Gençlerle sık sık bir araya gelip girişimcilik üzerine sohbet ediyorum ve hep anlatmaya çalıştığım konu girişimciliğin bir heves olarak görülmemesi, hatta çok büyük ciddiyetle ele alınması gerektiği. Farklı tarzda girişimciler var: kimileri trendlerin, kimileri sürdürülebilirliğin peşinde olabiliyor ama iki durumda da çok üst düzey bir operasyonel yetenek ve krizlerle çok hızlı başa çıkabilme yetisi gerekiyor. Bu noktada gençlerde gördüğüm en büyük risk ele aldıkları konu ile ilgili yeterli direnci göstermeden hızlı vazgeçme olasılıkları. Bir girişim ilk aşamalarından itibaren zorlukları ve zaman zaman imkânsızlıkları ile gelecek, nerede vazgeçeceğini bilmek elbette bir erdem ama o noktaya kadar şansı zorlamak da başarının en büyük anahtarı. Bu sebeple gençlerdeki girişimcilik heyecanını olumlu bulmakla birlikte bu işin zorlukları ve yenilgileri tarafında da farkındalıklarını geliştirmeleri gerektiğini düşünüyorum. Sadece tutku, sadece istek yeterli değil, çok fazla çalışmak, yaptığın işe kendini adamak lazım.
 
Bir kadın girişimci olarak, iş kurmak isteyen kadınlara neler söylemek, ne öneriler vermek istersiniz?
 
Girişimcilik bir ruh meselesi, önce hayal edebilmek, sonrasında var edebilmek, var ettikten sonra da sürdürebilmekten geçiyor. Burada kadın erkek diye bir ayrım düşünmemek gerek. Kadın girişimcilere önerim de buna odaklanmamaları. Siz girişimcisiniz ve girişimcilik cinsiyetlerden sıyrılması gereken bir üst kimlik. Sıfırdan bir yapıyı kurmak ve ayağa kaldırmak, o şirketin hem patronu hem de hizmetkârı olabilmekten geçiyor. Bu da çoğu zaman kimsenin yapmak istemediği işleri yapmaktan imtina etmemek demek. Girişimcilik özgürlük gibi algılanabilir ve bu doğru ama bir o kadar da başarmak için yaptığınız işe bağlılık ve adanmışlık gerektiriyor. Ve bazen ortaya çıkarmaya baş koyduğunuz bu gelecekteki hedef için bugün birçok şeyden vazgeçmeniz gerekebiliyor.
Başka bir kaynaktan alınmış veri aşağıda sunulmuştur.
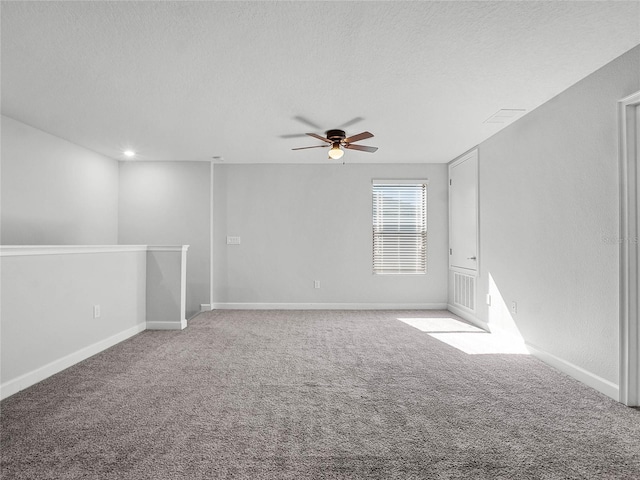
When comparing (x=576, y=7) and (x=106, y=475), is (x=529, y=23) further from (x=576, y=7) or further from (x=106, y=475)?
(x=106, y=475)

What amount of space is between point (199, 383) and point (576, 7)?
11.7ft

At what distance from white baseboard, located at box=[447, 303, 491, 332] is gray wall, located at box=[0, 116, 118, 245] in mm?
5667

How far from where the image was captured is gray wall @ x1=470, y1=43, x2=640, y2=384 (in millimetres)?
2830

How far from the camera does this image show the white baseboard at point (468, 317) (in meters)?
5.02

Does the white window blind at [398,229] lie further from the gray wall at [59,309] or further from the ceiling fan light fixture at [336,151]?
the gray wall at [59,309]

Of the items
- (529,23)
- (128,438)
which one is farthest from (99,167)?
(529,23)

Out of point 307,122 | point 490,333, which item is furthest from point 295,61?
point 490,333

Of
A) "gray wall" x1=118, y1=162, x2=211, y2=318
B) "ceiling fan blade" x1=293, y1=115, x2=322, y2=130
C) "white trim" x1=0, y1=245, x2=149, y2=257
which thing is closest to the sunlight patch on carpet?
"ceiling fan blade" x1=293, y1=115, x2=322, y2=130

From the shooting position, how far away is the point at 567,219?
332cm

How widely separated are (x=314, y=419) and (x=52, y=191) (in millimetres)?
4461

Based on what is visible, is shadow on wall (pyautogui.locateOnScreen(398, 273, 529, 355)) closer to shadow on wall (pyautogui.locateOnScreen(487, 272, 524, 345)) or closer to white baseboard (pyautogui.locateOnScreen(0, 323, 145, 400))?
shadow on wall (pyautogui.locateOnScreen(487, 272, 524, 345))

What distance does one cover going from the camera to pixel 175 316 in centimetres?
495

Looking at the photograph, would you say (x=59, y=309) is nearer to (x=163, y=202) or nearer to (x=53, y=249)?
(x=53, y=249)

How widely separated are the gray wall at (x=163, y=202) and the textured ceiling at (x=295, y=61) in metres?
1.77
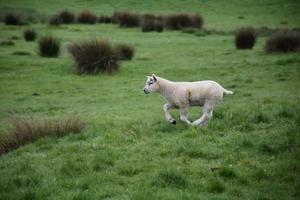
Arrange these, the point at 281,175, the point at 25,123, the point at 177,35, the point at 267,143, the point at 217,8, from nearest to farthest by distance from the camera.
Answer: the point at 281,175 → the point at 267,143 → the point at 25,123 → the point at 177,35 → the point at 217,8

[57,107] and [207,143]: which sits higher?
[207,143]

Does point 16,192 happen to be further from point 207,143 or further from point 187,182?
point 207,143

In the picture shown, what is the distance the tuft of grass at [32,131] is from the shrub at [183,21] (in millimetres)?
Result: 30961

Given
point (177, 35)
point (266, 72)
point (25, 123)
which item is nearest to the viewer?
point (25, 123)

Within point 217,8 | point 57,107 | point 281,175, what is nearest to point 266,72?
point 57,107

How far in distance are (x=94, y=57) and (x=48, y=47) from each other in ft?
14.4

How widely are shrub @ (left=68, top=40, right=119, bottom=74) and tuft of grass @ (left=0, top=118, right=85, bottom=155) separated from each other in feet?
42.6

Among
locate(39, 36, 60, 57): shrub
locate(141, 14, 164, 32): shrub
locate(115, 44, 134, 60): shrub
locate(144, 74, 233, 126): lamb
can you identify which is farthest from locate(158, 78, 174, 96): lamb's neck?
locate(141, 14, 164, 32): shrub

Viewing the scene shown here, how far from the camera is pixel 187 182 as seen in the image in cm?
882

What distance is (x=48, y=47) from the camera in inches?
1162

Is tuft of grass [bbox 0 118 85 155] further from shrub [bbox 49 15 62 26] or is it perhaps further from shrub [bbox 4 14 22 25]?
shrub [bbox 4 14 22 25]

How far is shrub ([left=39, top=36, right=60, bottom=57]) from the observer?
2942cm

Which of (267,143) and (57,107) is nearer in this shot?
(267,143)

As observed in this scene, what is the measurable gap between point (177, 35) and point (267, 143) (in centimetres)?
2891
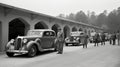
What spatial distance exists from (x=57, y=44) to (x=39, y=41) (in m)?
1.81

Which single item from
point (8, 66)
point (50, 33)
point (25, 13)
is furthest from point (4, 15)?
point (8, 66)

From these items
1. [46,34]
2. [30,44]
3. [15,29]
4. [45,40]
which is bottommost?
[30,44]

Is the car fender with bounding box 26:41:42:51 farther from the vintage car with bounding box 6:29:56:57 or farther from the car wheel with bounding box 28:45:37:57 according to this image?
the car wheel with bounding box 28:45:37:57

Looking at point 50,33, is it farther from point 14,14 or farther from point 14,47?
point 14,14

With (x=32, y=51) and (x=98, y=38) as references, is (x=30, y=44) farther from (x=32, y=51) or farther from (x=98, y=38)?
(x=98, y=38)

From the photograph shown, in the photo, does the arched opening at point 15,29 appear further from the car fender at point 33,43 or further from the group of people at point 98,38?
the car fender at point 33,43

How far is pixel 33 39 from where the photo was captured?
11.1 metres

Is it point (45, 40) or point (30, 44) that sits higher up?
point (45, 40)

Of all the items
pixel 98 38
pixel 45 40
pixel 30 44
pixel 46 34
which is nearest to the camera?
pixel 30 44

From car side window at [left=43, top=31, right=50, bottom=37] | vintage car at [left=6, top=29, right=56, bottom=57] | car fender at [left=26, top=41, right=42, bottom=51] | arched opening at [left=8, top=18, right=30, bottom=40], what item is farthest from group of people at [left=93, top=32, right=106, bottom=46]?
car fender at [left=26, top=41, right=42, bottom=51]

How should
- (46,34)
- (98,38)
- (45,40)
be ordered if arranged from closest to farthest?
(45,40), (46,34), (98,38)

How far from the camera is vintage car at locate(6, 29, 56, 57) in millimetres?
10430

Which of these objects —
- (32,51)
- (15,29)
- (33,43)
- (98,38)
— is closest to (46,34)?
(33,43)

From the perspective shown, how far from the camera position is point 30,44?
412 inches
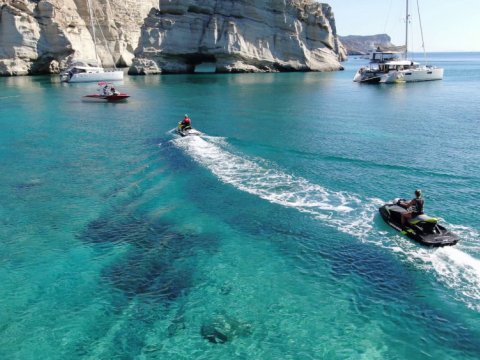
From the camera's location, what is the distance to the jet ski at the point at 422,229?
2003 centimetres

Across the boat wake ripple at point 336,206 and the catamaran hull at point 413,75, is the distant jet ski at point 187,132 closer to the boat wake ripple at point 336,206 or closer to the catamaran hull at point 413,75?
the boat wake ripple at point 336,206

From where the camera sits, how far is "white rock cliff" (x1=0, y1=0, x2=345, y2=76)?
105938 mm

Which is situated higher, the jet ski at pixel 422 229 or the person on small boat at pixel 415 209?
the person on small boat at pixel 415 209

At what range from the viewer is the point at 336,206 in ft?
84.3

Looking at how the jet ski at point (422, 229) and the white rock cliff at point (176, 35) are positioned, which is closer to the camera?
the jet ski at point (422, 229)

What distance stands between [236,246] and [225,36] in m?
99.6

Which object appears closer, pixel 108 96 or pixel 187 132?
pixel 187 132

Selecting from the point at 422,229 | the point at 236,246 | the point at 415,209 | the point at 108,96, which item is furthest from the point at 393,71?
the point at 236,246

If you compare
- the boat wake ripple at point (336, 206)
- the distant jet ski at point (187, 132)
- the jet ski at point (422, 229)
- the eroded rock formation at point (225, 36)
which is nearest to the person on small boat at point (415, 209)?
the jet ski at point (422, 229)

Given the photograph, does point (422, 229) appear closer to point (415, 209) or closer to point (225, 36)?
point (415, 209)

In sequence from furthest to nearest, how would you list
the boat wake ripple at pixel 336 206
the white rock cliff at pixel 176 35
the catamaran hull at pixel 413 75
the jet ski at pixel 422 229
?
1. the white rock cliff at pixel 176 35
2. the catamaran hull at pixel 413 75
3. the jet ski at pixel 422 229
4. the boat wake ripple at pixel 336 206

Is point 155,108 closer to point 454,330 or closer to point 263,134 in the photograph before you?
point 263,134

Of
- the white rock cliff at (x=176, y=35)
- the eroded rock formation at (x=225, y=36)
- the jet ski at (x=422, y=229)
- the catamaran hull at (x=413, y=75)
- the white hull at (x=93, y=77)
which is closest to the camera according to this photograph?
the jet ski at (x=422, y=229)

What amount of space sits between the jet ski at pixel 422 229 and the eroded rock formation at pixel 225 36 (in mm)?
97581
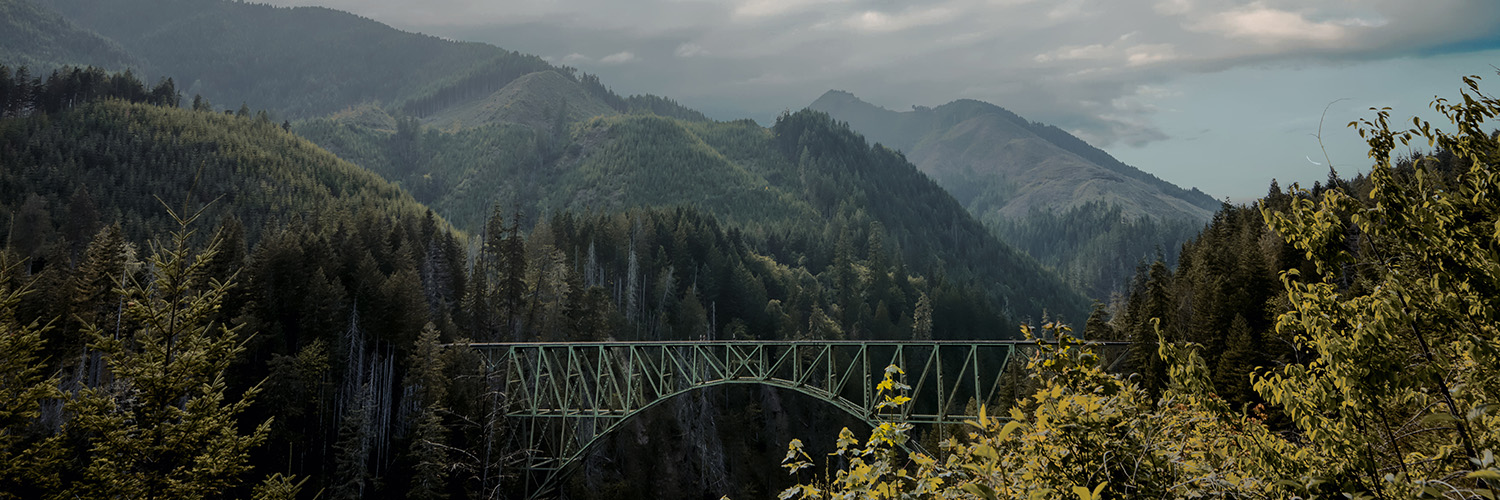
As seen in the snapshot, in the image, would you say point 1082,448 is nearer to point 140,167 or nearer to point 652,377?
point 652,377

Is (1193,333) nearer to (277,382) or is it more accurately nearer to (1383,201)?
(1383,201)

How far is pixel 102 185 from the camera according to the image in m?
121

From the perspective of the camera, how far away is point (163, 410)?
49.6 ft

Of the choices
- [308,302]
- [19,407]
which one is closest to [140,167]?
[308,302]

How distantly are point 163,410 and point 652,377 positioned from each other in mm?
72918

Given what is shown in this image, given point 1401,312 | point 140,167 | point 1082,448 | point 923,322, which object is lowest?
point 923,322

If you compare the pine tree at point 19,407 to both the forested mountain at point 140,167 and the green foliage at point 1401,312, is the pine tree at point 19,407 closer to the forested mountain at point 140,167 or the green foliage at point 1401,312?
the green foliage at point 1401,312

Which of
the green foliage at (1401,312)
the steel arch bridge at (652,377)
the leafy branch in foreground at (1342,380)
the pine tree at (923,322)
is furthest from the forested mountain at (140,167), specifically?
the green foliage at (1401,312)

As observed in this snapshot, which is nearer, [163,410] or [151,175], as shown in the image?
[163,410]

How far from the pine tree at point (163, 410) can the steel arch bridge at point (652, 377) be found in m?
24.8

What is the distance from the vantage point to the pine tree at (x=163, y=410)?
14.8 meters

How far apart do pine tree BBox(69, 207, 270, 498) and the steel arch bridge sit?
24.8 metres

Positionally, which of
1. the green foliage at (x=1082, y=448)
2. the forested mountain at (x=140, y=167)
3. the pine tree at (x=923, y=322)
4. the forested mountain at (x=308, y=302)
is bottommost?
the pine tree at (x=923, y=322)

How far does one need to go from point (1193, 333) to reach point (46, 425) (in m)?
74.0
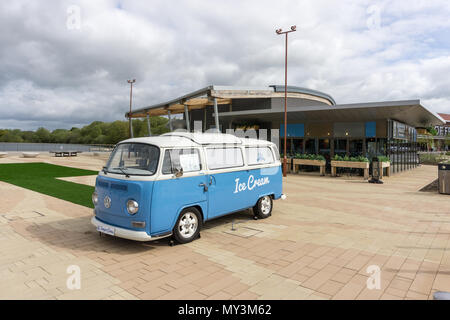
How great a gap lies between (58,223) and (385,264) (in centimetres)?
722

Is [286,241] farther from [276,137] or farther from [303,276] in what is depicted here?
[276,137]

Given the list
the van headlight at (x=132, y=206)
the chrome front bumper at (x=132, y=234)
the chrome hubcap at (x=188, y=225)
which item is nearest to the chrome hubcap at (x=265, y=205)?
the chrome hubcap at (x=188, y=225)

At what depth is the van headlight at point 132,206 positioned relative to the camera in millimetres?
5289

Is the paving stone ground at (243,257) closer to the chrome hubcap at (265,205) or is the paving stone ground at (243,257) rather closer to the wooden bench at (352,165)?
the chrome hubcap at (265,205)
Bütün bunların üstüne diyorum ki, başlayın. O ilk adımı atmaktan korkmayın. Neden başaramayacağınıza dair fikir üretecek çok insan olacak etrafınızda ama siz amacınıza ve bu amaca olan adanmışlık hissinize güveniyorsanız gerisini akışa bırakın. Şans hareket edenin ve cesaret edenin yanında, bunu unutmayın. En önemlisi de yukarıda da altını çizdiğim gibi kadın olmanın dezavantajlarına veya başarı şansınızın karşı cinsten daha düşük olduğu konusuna takılmayın. Girişiminizle ilgili düşünmeniz gerekecek pek çok konu olacak ama bu onlardan biri olmamalı.